P/1- E você sente que São José tem essa coisa de ser conhecido como a “terra da poesia”? Você sentia que tinha alguma coisa diferente?
R- É verdade! Não é mentira, não. Você quando pisa lá, tem que pisar devagar no chão e ter cuidado, porque senão o bicho pega! É o Cariri Paraibano, Monteiro, na Paraíba, que é a terra de Pinto do Monteiro, e São José do Egito, a terra do Louro… O Cariri paraibano, e Pajeú pernambucano, são anexos. Cabra tem que pisar devagar no chão, senão o bicho pega!

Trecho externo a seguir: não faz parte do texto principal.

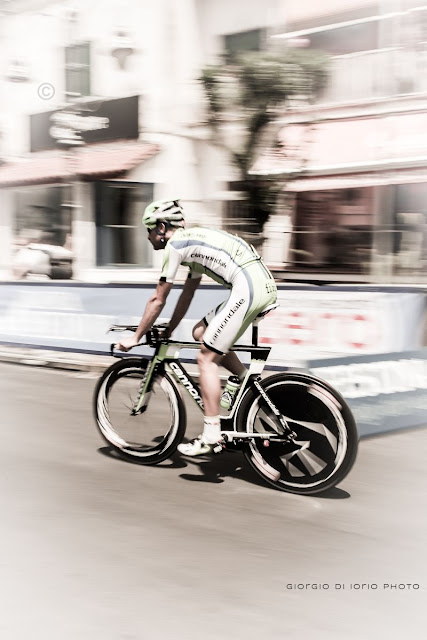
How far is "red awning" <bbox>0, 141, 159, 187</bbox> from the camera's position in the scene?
20.5 metres

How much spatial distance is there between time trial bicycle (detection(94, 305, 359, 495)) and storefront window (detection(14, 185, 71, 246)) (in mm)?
17104

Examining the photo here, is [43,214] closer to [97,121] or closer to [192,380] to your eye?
[97,121]

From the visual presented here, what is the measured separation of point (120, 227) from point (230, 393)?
1721 centimetres

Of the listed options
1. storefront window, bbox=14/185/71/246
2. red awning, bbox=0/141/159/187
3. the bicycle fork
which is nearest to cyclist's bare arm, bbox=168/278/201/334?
the bicycle fork

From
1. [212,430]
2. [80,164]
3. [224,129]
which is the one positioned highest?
[224,129]

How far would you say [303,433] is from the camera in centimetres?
494

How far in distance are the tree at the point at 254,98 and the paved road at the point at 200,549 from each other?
10.8m

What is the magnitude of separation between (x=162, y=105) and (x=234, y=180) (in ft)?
11.2

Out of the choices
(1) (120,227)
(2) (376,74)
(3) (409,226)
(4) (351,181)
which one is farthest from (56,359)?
(1) (120,227)

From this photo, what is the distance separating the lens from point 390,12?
17.1m

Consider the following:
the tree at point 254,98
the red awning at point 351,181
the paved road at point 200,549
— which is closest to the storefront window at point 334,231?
the red awning at point 351,181

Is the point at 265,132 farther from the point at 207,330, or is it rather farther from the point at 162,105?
the point at 207,330

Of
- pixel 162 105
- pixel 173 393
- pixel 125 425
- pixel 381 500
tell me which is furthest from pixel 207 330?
pixel 162 105

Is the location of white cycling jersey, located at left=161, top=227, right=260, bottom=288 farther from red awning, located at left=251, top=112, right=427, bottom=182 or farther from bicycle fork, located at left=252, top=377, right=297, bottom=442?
red awning, located at left=251, top=112, right=427, bottom=182
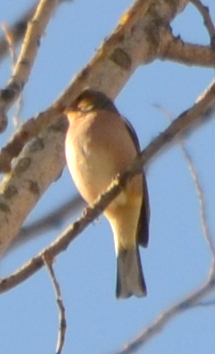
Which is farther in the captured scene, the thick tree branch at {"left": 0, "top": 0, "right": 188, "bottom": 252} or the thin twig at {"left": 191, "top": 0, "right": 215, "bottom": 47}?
the thin twig at {"left": 191, "top": 0, "right": 215, "bottom": 47}

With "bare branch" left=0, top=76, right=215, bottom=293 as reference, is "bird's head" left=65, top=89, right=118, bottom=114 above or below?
above

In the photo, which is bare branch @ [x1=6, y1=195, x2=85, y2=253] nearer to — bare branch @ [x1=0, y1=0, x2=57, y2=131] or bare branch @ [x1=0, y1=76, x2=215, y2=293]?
bare branch @ [x1=0, y1=76, x2=215, y2=293]

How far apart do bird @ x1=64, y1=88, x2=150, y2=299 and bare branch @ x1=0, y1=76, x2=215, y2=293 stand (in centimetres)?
96

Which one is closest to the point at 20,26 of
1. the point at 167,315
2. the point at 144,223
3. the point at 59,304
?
the point at 59,304

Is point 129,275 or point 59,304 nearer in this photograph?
point 59,304

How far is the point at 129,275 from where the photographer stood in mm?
3428

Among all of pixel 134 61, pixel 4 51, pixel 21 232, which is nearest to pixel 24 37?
pixel 4 51

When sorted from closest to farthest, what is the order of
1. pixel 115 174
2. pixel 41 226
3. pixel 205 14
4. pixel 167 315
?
pixel 205 14
pixel 41 226
pixel 167 315
pixel 115 174

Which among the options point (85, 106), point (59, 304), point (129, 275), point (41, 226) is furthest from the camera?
point (85, 106)

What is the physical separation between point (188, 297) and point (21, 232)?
639 millimetres

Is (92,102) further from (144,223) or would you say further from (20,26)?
(20,26)

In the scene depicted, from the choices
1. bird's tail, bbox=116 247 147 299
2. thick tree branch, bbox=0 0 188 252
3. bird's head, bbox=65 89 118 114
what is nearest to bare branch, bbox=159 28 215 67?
thick tree branch, bbox=0 0 188 252

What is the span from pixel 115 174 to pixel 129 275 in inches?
16.3

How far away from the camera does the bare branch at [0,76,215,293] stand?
2057mm
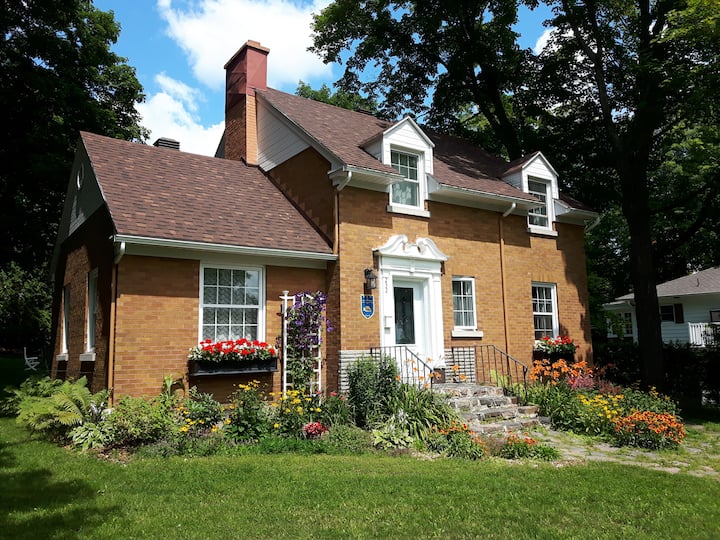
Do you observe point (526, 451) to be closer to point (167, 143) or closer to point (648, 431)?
point (648, 431)

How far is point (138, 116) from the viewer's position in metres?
21.8

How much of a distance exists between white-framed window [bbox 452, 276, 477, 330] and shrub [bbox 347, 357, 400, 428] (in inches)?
142

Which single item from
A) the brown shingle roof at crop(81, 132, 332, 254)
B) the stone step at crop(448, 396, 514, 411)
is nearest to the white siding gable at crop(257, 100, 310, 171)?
the brown shingle roof at crop(81, 132, 332, 254)

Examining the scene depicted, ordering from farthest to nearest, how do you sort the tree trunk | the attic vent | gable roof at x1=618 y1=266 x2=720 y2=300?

P/1- Como assim pisar devagar?
R- Não, é porque é demais. Menino com dez, doze anos, já canta, já lê, já declama, faz tudo… E têm muitos, têm muitos, têm muitos… Por isso que eu estou dizendo, quando eu piso no Pajeú eu sinto que eu tenho algo a ver com aquilo ali, eu tive… Eu me sinto bem, me sinto bem demais. E tenho grandes amizades lá com pessoas, graças ao meu bom Deus, conheço muita gente de primeira igualdade.
P/1- Como é que era esse cenário desses cantadores antigos? Você podia contar um pouco?
R- Os cantadores antigos, eles eram diferentes dos de hoje, porque eles improvisavam, cantavam de improviso, e a maioria dos cantadores de hoje cantam decorados, eles fazem o trabalho para cantar, muitos deles, conheço muitos. Mas mesmo assim, ainda tem muitos que cantam de improviso… Mas era diferente, os de hoje são mais letrados, hoje nós temos cantadores que é advogado, como tem Daudeth Bandeira, lá em João Pessoa, é um advogado - canta porque gosta da cantoria e nasceu para cantar - irmão de Pedro Bandeira, de saudosa memória, lá de Juazeiro do Norte. Mas hoje é diferente, naquela época era improviso mesmo, não tinha nada escrito, feito para cantar, não… Tirava do juízo. É importante demais… O festival lá em São José do Egito, inúmeros, participei de vários, participei de muitos festivais também lá no Recife, no teatro Santa Isabel, lá no Recife… Diversos lugares aí participei de eventos. A convite, eu ia a convite.
P/1- Você, a partir desses vinte anos, você vendia cordel em feira, né? Como é que desenrolou a sua vida? Você ficou a vida só trabalhando por isso ou você tinha outros trabalhos?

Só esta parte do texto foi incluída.